Keep every word the same. Repeat the records without their images.

Collected data:

....................

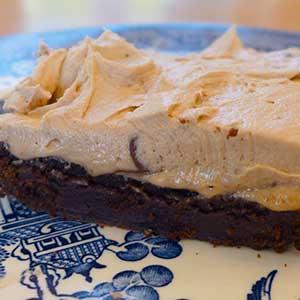 Espresso Fudge Brownies | Becky's Mindful Kitchen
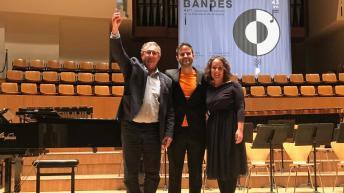 El 43º Certamen de Bandas de la Diputació concluye con la victoria de la Banda Joven de Godelleta en la Sección Tercera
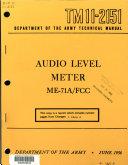Book Audio Level Meter ME-71A/FCC.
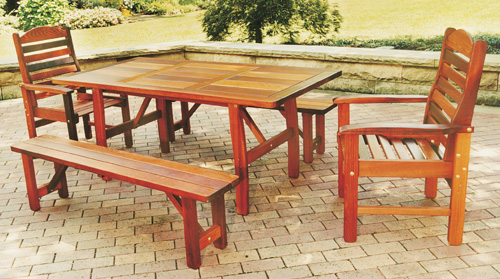 Cedar lawn furniture plans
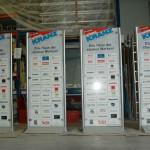 Preise für Pylone Plylonbau oval gewölbt Aluminium Stahlbau P13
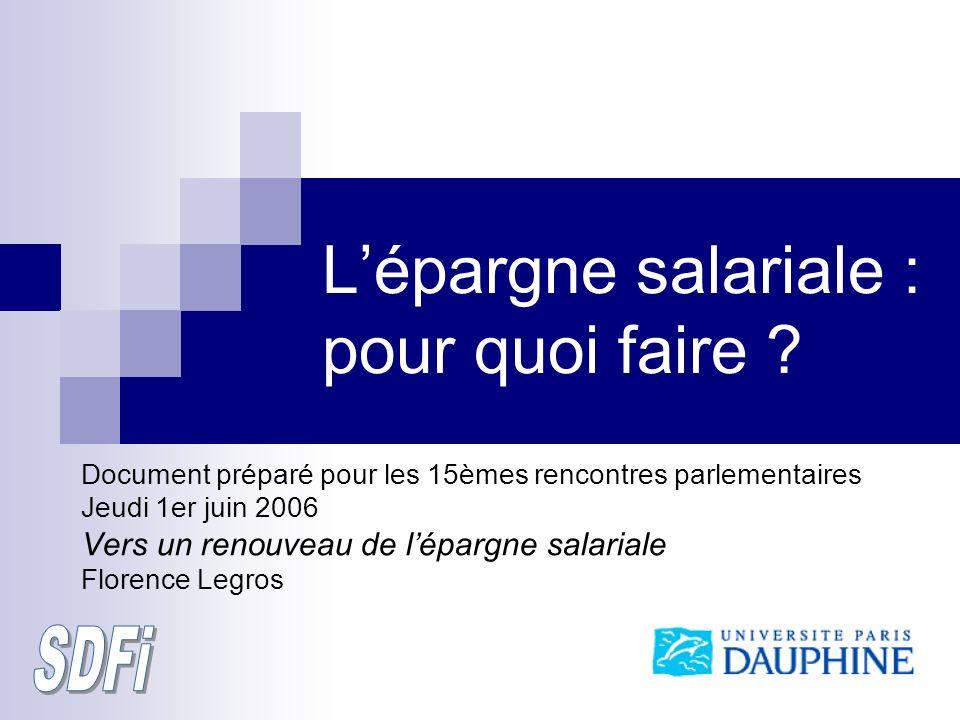 Lépargne salariale : pour quoi faire .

....................

Output below
 Espresso Fudge Brownies | Becky's Mindful Kitchen
 El 43º Certamen de Bandas de la Diputació concluye con la victoria de la Banda Joven de Godelleta en la Sección Tercera
Book Audio Level Meter ME-71A/FCC.
 Cedar lawn furniture plans
 Preise für Pylone Plylonbau oval gewölbt Aluminium Stahlbau P13
 Lépargne salariale : pour quoi faire .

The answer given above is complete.